Body composition; Muscular power; Exercise; Growth hormone


artigo original

Efeitos do Treinamento Físico Contra Resistência Sobre a Composição Corporal e a Potência Muscular em Adultos Deficientes de Hormônio do Crescimento

Rosane R.L.O. Brasil

Flávia L. Conceição

Carla W. Coelho

Cláudio V. Rebello

Claudio G.S. Araújo

Mário Vaisman

Serviços de Endocrinologia e de Medicina

do Esporte e do Exercício, Hospital

Universitário da Universidade Federal

do Rio de Janeiro - UFRJ, Rio de

Janeiro, RJ.

Recebido em 20/04/00

Revisado em 14/07/00

Aceito em 10/09/00

RESUMO

A síndrome da deficiência do hormônio do crescimento (GH) no adulto está bem estabelecida, assim como os benefícios da terapia de reposição com o GH recombinante. Dentre as alterações observadas nesses pacientes, as da composição corporal estão entre as mais estudadas, sendo caracterizadas por um aumento da gordura corporal total com predomínio de gordura no tronco, diminuição da massa magra, da força muscular e da água corporal total. Todas são quase completamente revertidas após tratamento de reposição com GH. Estudamos a composição corporal e potência muscular de 11 pacientes com deficiência de GH, antes e após serem submetidos a um programa de treinamento com exercícios contra resistência por 12 semanas, sem reposição com o GH. Avaliamos a composição corporal através de medidas de circunferências, dobras cutâneas, peso, altura, cálculo do índice de massa corporal e relação cintura-quadril. A potência muscular localizada foi avaliada em vários grupos musculares através de cinco exercícios numa unidade de exercícios musculares localizados, onde foi acoplado um tensiômetro. Após análise dos resultados, observamos que não houve mudança na composição corporal destes pacientes, em relação ao índice de massa corporal, relação cintura-quadril e peso. Quando estudamos separadamente a soma das dobras cutâneas centrais e periféricas, houve diminuição no volume da soma das dobras centrais. Em relação à força e potência muscular, não houve ganho de força de preensão manual medida através do dinamômetro (p>0,05), já a potência mostrou um aumento significativo após treinamento (p<0,01). Concluímos que esses pacientes, se submetidos a um programa de treinamento de exercícios contra resistência realizado em casa, ganham potência muscular e que esta forma de exercício é uma alternativa terapêutica para que possam melhorar sua qualidade de vida, quando não for possível a utilização do GH.

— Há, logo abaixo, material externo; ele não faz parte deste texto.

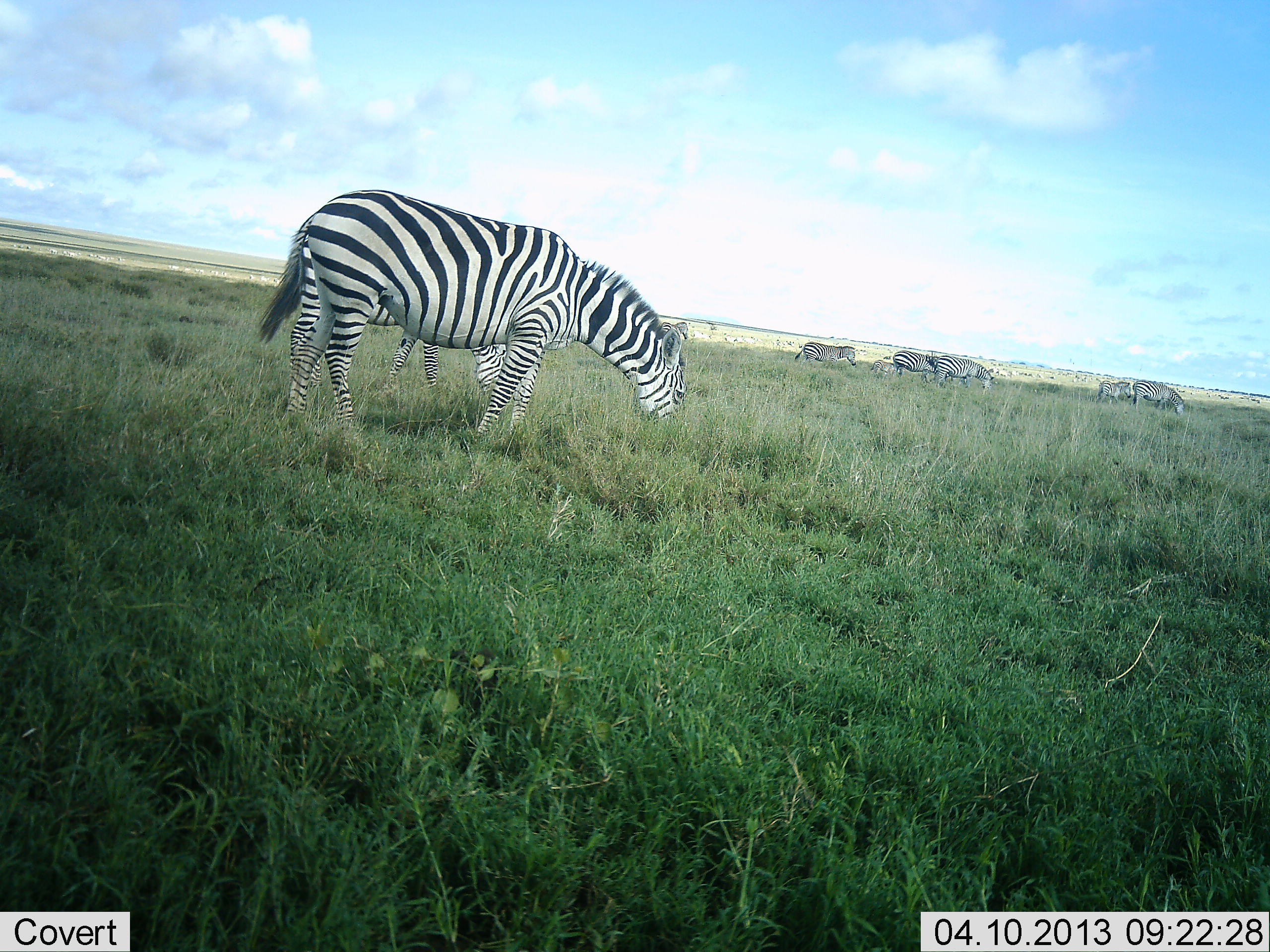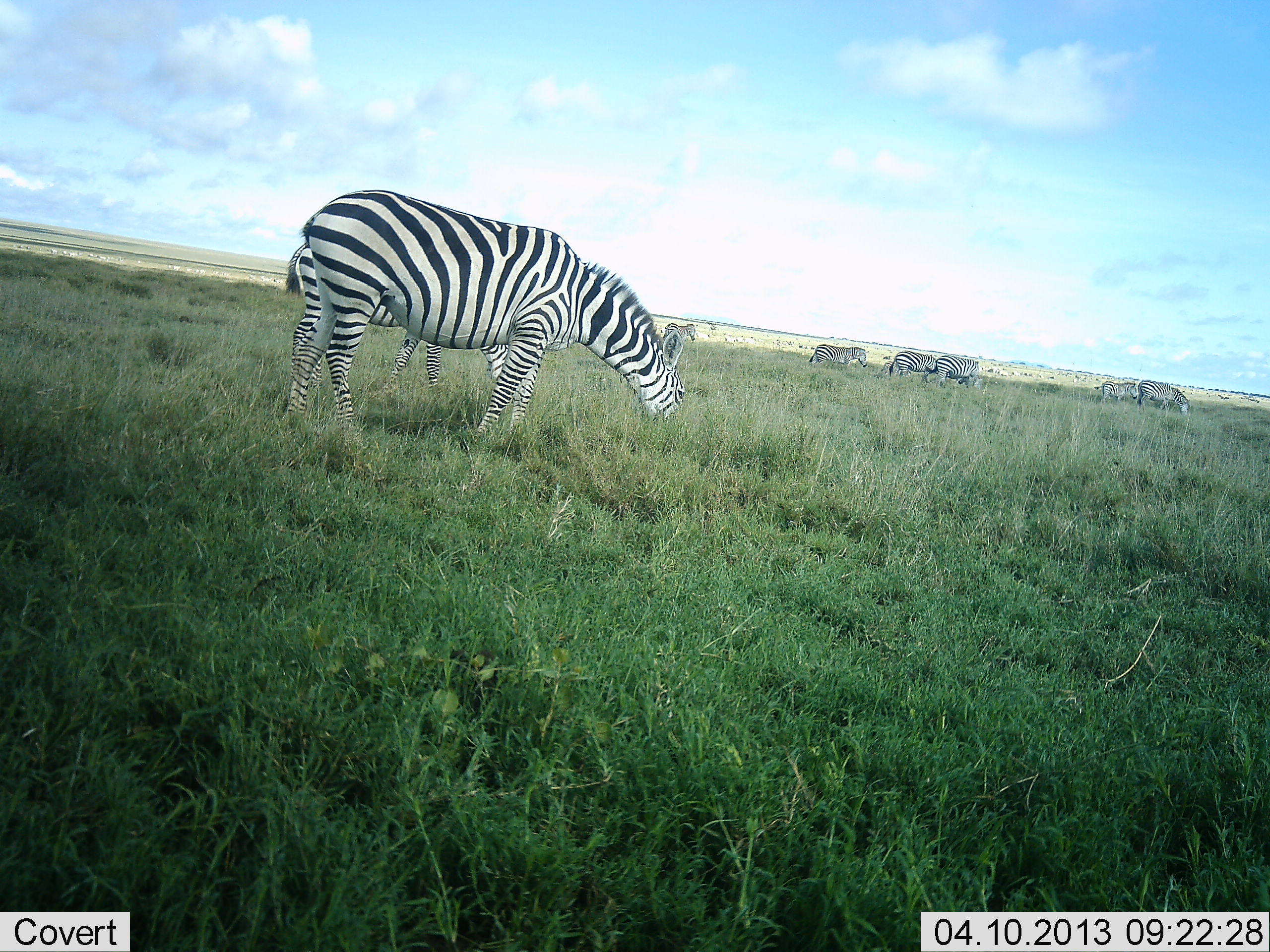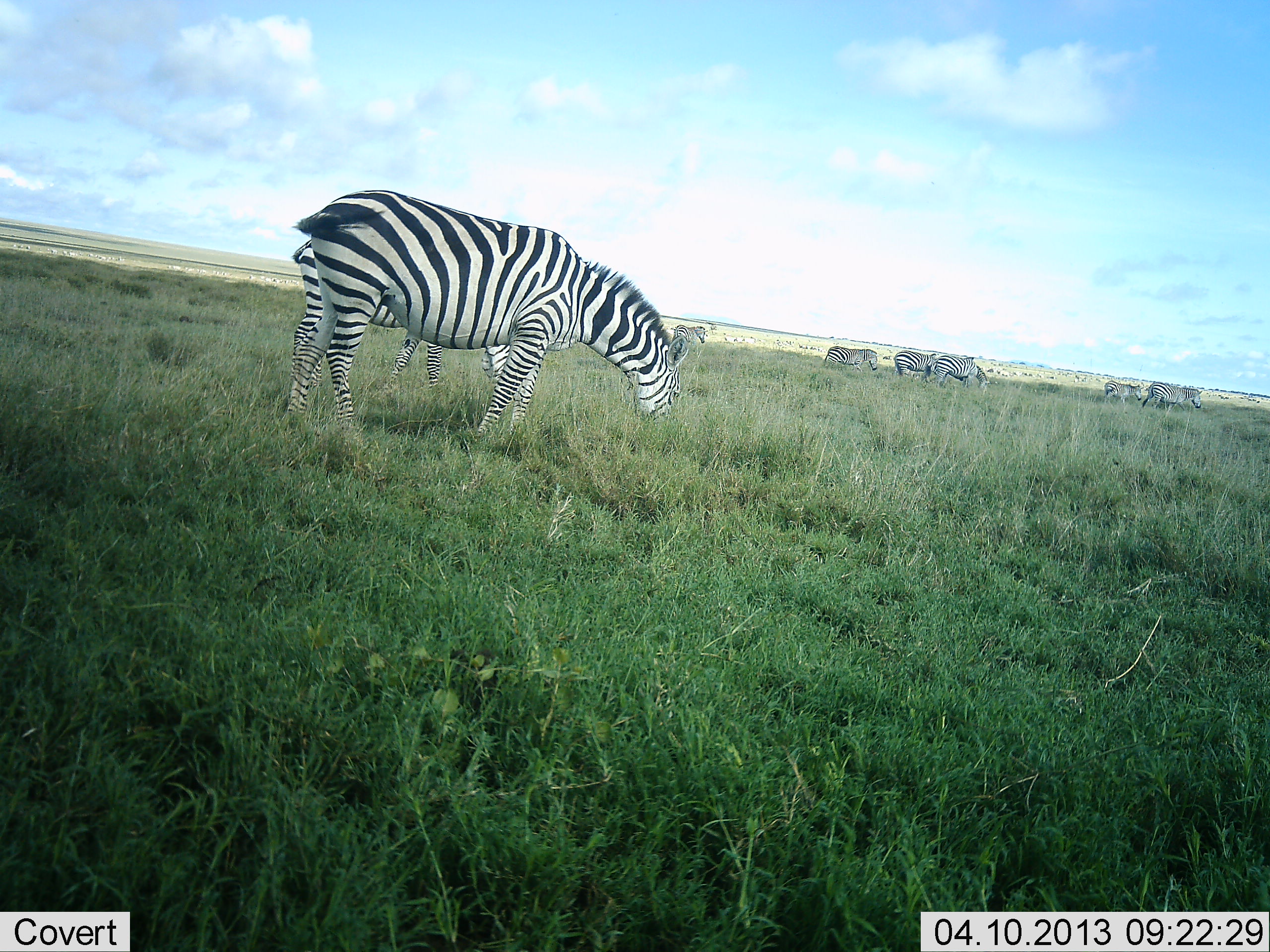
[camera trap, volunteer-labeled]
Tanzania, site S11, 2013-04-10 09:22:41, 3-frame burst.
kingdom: Animalia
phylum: Chordata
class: Mammalia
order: Perissodactyla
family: Equidae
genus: Equus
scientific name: Equus quagga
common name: plains zebra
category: zebra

Unitermos: Composição corporal; Potência muscular; Exercício; Hormônio do crescimento.

ABSTRACT

Growth hormone (GH) deficiency syndrome in adults is well established, as well as the benefits of replacement with recombinant GH. Body composition changes are frequently studied in these patients, and are characterized by an increase in total body fat with predominant trunk obesity, a decrease in lean body mass, muscular strength and total body water. All of these features are almost completely reversed after recombinant GH therapy. This study evaluated body composition and muscle power in 11 GH-deficient patients before and after undergoing a resistance-training program for 12 weeks without GH replacement. We evaluated the body composition by measuring girths, skinfolds, weight, height, body mass index, waist-hip ratio and abdominal computerized tomography. Muscle power was assessed in several muscle groups by mean of five exercises in a muscle-training machine, to which a tensiometer was attached. The data analysis showed that there were no changes in body composition, body mass index, waist-hip ratio and weight. When we studied separately the sum of central and peripheral skinfolds, we noted a volume reduction in the sum of central skinfolds. With relation to muscular strength and power there was no gain in handgrip muscular strength (p>0.05), whereas muscular power showed a significant increase after the training (p<0.01). We concluded that when these patients are submitted to a home-based training program of resistance - type exercises they gain muscular power, and that this type of exercise is a therapeutic alternative that can improve their quality of life whenever the use of recombinant GH is not possible.

Keywords: Body composition; Muscular power; Exercise; Growth hormone.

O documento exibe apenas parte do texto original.